State-created exchanges mean higher taxes, fewer jobs, and less protection of religious freedom. States are better off defaulting to a federal exchange. The Medicaid expansion is likewise too costly and risky a proposition. Republican Governors Association chairman Bob McDonnell (R.,Va.) agrees, and has announced that Virginia will implement neither provision.
There are many arguments against creating exchanges.
First, states are under no obligation to create one.
Second, operating an Obamacare exchange would be illegal in 14 states. Alabama, Arizona, Georgia, Idaho, Indiana, Kansas, Louisiana, Missouri, Montana, Ohio, Oklahoma, Tennessee, Utah, and Virginia have enacted either statutes or constitutional amendments (or both) forbidding state employees to participate in an essential exchange function: implementing Obamacare’s individual and employer mandates.
Third, each exchange would cost its state an estimated $10 million to $100 million per year, necessitating tax increases.
Fourth, the November 16 deadline is no more real than the “deadlines” for implementing REAL ID, which have been pushed back repeatedly since 2008.
Fifth, states can always create an exchange later if they choose.
Finally, rejecting an exchange reduces the federal deficit. Obamacare offers its deficit-financed subsidies to private health insurers only through state-created exchanges. If all states declined, federal deficits would fall by roughly $700 billion over ten years.
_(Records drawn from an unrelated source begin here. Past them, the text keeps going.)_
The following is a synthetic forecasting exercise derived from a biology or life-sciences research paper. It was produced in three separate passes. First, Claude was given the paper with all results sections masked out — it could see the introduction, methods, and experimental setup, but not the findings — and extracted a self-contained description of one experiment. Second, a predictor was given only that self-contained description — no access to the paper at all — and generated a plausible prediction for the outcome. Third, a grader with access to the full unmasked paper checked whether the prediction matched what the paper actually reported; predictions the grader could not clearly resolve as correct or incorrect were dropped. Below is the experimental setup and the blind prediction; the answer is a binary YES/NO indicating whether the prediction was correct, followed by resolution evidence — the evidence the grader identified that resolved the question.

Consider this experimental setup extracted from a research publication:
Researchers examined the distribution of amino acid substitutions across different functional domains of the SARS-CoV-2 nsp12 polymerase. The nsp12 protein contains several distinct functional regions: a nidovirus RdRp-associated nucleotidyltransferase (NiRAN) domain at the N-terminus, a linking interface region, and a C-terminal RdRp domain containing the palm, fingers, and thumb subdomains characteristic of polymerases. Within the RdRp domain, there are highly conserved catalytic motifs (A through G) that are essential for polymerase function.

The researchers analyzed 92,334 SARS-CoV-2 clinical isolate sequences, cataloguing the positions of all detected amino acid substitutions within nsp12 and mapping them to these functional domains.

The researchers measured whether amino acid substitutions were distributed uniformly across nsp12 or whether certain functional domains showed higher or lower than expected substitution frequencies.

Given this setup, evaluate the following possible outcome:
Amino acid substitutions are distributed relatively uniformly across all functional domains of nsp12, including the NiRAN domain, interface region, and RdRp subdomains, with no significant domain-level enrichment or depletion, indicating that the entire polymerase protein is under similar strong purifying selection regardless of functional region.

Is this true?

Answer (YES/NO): NO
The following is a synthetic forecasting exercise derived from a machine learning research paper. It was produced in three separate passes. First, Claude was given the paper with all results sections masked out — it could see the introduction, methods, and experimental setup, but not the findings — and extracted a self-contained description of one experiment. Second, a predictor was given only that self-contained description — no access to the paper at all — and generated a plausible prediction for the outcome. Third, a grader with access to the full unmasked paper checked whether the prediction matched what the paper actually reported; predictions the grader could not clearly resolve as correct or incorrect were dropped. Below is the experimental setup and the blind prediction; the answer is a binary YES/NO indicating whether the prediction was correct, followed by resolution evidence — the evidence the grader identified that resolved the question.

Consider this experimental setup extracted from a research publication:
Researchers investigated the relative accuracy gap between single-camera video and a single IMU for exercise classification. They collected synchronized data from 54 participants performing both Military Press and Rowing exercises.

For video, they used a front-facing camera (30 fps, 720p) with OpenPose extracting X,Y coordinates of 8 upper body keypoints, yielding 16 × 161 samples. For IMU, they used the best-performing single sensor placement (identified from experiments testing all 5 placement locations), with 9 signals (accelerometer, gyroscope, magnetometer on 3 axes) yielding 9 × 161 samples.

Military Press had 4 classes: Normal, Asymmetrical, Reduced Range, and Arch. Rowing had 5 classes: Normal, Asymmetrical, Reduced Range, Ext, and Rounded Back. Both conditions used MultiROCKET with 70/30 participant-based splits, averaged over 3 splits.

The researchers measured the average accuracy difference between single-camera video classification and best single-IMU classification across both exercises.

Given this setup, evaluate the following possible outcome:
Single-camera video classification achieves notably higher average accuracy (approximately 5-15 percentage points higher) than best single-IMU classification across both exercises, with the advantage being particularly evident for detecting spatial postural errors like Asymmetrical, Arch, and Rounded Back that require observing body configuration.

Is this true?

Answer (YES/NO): NO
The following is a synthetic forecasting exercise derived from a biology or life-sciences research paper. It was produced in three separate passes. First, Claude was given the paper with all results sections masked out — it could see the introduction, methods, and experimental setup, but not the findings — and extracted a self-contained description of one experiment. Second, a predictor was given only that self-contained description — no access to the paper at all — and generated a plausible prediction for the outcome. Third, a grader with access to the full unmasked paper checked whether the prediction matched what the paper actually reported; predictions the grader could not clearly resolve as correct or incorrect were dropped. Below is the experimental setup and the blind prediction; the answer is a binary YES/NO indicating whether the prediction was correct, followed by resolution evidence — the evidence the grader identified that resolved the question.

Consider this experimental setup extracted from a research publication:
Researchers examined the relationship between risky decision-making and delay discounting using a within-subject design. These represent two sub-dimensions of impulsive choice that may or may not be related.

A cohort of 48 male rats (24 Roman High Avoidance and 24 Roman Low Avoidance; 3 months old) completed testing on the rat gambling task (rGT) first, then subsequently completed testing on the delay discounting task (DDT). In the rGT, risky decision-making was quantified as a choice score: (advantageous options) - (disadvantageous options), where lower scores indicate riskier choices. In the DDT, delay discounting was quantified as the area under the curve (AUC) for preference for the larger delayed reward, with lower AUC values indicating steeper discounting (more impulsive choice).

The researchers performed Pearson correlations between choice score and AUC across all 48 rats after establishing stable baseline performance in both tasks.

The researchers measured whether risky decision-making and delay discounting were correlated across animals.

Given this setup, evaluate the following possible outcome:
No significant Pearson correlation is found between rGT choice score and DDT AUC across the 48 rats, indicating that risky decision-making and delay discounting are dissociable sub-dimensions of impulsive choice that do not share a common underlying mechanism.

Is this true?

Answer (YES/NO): NO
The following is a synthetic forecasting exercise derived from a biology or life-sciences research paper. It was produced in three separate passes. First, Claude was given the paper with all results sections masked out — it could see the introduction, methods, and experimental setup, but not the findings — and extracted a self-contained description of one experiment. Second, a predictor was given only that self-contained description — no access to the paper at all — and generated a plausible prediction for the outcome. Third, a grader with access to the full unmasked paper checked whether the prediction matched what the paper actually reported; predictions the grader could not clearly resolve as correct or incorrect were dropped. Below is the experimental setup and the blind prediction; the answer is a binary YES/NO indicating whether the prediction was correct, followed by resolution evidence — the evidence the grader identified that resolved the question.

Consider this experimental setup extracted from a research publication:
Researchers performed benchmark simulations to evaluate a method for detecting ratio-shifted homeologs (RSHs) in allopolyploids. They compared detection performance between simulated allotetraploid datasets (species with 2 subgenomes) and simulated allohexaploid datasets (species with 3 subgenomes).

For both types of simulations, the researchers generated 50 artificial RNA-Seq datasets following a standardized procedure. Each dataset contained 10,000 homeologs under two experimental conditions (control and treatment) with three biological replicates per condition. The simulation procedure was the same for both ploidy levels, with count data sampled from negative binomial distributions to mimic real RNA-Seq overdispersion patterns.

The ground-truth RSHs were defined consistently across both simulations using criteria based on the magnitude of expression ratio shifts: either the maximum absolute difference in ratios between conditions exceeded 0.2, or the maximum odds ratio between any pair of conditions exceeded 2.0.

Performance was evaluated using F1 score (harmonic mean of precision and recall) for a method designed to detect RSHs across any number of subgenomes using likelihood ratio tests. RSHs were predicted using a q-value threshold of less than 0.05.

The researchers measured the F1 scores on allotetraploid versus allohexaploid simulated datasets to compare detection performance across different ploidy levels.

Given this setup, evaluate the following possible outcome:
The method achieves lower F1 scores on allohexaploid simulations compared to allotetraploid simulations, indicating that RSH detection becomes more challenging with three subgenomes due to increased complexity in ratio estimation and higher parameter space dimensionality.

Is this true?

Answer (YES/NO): NO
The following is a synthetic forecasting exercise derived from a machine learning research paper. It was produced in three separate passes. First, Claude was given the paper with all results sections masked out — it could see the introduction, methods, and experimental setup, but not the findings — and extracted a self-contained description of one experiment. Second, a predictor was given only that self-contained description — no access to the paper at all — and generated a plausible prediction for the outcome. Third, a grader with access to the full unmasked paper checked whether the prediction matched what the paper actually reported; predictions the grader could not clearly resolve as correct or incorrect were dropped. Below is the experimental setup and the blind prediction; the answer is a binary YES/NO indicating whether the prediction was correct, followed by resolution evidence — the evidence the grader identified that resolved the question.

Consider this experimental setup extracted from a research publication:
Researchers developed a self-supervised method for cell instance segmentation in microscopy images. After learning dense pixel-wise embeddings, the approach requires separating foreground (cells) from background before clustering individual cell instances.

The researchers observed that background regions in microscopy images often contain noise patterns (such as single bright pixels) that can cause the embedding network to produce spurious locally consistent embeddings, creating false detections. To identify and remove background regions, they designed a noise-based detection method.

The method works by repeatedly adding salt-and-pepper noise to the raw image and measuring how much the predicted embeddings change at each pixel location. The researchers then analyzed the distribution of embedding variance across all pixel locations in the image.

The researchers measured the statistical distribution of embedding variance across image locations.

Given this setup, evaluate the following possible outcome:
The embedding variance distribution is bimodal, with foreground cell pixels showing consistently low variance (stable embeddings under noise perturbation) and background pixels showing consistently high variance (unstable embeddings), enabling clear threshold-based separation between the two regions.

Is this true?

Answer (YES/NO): YES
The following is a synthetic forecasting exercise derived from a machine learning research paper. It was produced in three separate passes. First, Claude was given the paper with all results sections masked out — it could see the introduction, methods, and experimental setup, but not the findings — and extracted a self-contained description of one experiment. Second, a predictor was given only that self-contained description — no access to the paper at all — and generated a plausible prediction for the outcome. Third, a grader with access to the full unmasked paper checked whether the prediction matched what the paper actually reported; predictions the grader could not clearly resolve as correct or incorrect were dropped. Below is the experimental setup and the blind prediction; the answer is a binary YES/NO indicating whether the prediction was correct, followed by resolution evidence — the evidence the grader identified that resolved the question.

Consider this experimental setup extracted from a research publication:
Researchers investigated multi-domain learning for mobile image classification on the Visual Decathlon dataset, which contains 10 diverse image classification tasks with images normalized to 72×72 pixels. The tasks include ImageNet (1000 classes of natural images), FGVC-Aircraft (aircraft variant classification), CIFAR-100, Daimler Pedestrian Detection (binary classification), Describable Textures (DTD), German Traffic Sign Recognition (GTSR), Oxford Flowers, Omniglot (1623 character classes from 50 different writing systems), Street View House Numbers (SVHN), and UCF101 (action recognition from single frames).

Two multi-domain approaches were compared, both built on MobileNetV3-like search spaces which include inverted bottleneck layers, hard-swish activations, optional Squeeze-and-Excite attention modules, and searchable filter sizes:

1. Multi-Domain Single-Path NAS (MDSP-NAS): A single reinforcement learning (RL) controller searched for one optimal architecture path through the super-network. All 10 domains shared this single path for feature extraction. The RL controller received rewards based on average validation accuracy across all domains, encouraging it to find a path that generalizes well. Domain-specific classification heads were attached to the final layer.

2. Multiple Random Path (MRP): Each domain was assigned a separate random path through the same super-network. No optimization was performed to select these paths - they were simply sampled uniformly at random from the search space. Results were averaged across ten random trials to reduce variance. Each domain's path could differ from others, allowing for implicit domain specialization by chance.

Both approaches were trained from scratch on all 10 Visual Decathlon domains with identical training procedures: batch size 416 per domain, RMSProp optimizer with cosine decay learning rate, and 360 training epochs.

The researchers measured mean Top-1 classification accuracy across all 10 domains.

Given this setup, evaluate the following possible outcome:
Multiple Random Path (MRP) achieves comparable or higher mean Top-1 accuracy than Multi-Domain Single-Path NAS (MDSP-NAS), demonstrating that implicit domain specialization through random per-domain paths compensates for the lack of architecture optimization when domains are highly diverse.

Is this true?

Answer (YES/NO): YES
For similar reasons, states should decline to implement Obamacare’s Medicaid expansion. The Supreme Court gave states that option. All states should exercise it.
Now is not the time to go wobbly. Obamacare is still harmful and still unpopular. The presidential election was hardly a referendum, as it pitted the first person to enact Obamacare against the second person to enact it. Since the election, many state officials are reaffirming their opposition to both implementing exchanges and expanding Medicaid.
If enough states do so, Congress will have no choice but to reopen Obamacare. With a GOP-controlled House, opponents will be in a much stronger position than they were when this harmful law was enacted.
Make sure to read the whole thing. And keep your chins up. It ain’t over. Not by a long shot.